Sabine Meta se souvient de cette nuit de terreur comme si c’était hier. « Nous étions déjà endormis lorsque nous avons entendu des cris déchirants dans l’obscurité. Des jeunes garçons appelaient à l’aide devant une maison qui menaçait de s’écrouler. Sans hésiter, nous sommes sortis et avons récupéré les enfants, juste à temps. » Ce témoignage poignant illustre le drame qui s’est joué dans la commune de Ndesha, à Kananga, où une maison s’est effondrée dans un ravin, mettant en lumière les dangers croissants de l’érosion dans la région du Kasaï-Central.
L’incident s’est produit vers 2 heures du matin, dans la nuit de mercredi à jeudi 25 décembre. Alors que de fortes pluies s’abattaient sur la ville, une habitation située au croisement des avenues Kakenge et Kabue a brutalement cédé, glissant dans le ravin qui la bordait. À l’intérieur, des enfants se trouvaient seuls, leurs parents étant en voyage. Grâce à l’intervention rapide des voisins, ils ont été extraits sains et saufs au moment même où les murs s’effondraient. Un miracle, oui, mais un miracle qui cache une réalité bien plus sombre : des biens de grande valeur ont été perdus à jamais dans les profondeurs du ravin, et des familles entières vivent désormais dans l’angoisse.

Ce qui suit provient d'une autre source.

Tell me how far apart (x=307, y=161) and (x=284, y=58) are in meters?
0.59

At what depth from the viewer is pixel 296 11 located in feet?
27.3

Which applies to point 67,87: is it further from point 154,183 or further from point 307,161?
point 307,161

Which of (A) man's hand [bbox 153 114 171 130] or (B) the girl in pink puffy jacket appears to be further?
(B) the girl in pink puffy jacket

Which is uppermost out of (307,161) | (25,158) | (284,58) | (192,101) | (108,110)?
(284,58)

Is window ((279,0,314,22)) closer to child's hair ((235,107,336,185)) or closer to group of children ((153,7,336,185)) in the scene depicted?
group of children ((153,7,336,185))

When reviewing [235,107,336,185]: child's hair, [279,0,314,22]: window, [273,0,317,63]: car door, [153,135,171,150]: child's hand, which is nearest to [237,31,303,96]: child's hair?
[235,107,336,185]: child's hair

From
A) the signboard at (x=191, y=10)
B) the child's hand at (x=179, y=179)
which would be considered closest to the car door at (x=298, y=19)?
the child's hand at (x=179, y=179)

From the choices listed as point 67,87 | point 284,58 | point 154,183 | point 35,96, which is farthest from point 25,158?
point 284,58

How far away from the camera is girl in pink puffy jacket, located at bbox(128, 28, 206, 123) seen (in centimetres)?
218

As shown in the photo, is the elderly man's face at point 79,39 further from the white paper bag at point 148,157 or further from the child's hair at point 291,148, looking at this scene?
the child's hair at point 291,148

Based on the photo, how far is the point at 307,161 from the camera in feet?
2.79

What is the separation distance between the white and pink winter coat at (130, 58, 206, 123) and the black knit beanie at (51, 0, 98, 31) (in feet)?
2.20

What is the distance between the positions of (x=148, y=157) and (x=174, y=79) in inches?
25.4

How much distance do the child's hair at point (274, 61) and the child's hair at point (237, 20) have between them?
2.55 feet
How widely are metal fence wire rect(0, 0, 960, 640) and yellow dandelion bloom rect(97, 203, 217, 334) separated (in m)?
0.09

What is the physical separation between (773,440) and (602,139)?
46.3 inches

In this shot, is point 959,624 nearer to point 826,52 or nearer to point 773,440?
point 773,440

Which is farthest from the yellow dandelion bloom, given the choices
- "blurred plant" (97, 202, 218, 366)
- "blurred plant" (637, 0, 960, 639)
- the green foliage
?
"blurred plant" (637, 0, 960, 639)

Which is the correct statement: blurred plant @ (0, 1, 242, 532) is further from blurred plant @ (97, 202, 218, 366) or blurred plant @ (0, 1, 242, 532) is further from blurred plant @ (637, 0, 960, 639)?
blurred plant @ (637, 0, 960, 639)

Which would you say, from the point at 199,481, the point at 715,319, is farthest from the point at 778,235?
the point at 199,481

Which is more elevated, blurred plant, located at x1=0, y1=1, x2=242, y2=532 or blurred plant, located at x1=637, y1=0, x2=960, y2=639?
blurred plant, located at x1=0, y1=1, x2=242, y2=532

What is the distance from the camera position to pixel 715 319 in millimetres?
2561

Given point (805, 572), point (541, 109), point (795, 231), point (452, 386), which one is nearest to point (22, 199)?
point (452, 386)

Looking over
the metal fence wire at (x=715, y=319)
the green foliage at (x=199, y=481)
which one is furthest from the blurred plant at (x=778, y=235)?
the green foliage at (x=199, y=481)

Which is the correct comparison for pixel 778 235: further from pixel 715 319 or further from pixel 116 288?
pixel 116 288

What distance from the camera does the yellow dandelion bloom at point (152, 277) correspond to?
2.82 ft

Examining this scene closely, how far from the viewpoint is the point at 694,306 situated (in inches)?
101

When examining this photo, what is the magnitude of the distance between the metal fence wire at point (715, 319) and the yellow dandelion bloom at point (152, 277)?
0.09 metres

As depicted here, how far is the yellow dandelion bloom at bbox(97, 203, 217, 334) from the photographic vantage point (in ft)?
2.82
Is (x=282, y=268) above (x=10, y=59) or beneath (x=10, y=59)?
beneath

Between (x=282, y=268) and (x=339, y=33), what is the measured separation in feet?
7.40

Comment en est-on arrivé là ? La réponse est aussi simple qu’alarmante : l’érosion. Sabine Meta l’explique avec une lucidité désarmante : « Nos maisons sont encerclées par trois têtes d’érosion, qui ont déjà avalé une vingtaine d’habitations. » Ce phénomène naturel, exacerbé par les précipitations et le manque d’infrastructures adaptées, ronge littéralement le quartier, mettant en péril la vie de centaines de personnes. Chaque saison des pluies devient un cauchemar pour les riverains, qui voient leur environnement se dérober sous leurs pieds. Jusqu’à quand devront-ils vivre avec cette épée de Damoclès au-dessus de leur tête ?
La situation est d’autant plus frustrante que des solutions avaient été envisagées. Il y a quelques mois, l’entreprise Safrimex avait commencé des travaux antiérosifs sur ces ravins, dans l’espoir de freiner leur progression. Mais aujourd’hui, ces chantiers sont à l’arrêt, laissés en plan sans explication claire. Les habitants, eux, regardent avec amertume ces structures inachevées, symbole d’une promesse non tenue et d’un abandon criant. « On nous avait donné de l’espoir, mais tout est resté en suspens. Maintenant, nos maisons continuent de tomber », déplore un voisin, sous couvert d’anonymat.
Face à cette urgence, la population riveraine lance un appel pressant aux autorités locales. Ils demandent une intervention rapide pour reprendre et achever les travaux de lutte contre l’érosion, afin de préserver leurs parcelles et protéger leurs familles. Mais au-delà de la simple réparation, c’est toute une réflexion sur l’urbanisation et la gestion des risques qui doit être engagée. Pourquoi des zones aussi vulnérables sont-elles encore habitées ? Quelles mesures préventives sont mises en place pour éviter de nouveaux drames ? Les autorités ont-elles vraiment pris la mesure du danger ?
L’effondrement maison Kananga n’est malheureusement pas un cas isolé. Dans de nombreuses villes de la République Démocratique du Congo, l’érosion et les glissements de terrain menacent des communautés entières, souvent faute de planification et d’investissements adéquats. Cette tragédie évitée de justesse à Ndesha doit servir de signal d’alarme. Il est temps d’agir, non seulement pour colmater les brèches, mais pour construire un environnement plus sûr et durable. La vie des Congolais ne doit pas dépendre de la chance ou du courage des voisins. Elle mérite une protection institutionnelle ferme et efficace.
En attendant, les habitants de Kananga retiennent leur souffle à chaque goutte de pluie. Sabine Meta, elle, garde les enfants sauvés cette nuit-là sous son toit, témoignage vivant d’une solidarité qui pallie les défaillances des pouvoirs publics. Mais jusqu’à quand cette solidarité suffira-t-elle ? La balle est désormais dans le camp des décideurs. Espérons qu’ils sauront écouter ce cri du cœur avant qu’il ne soit trop tard.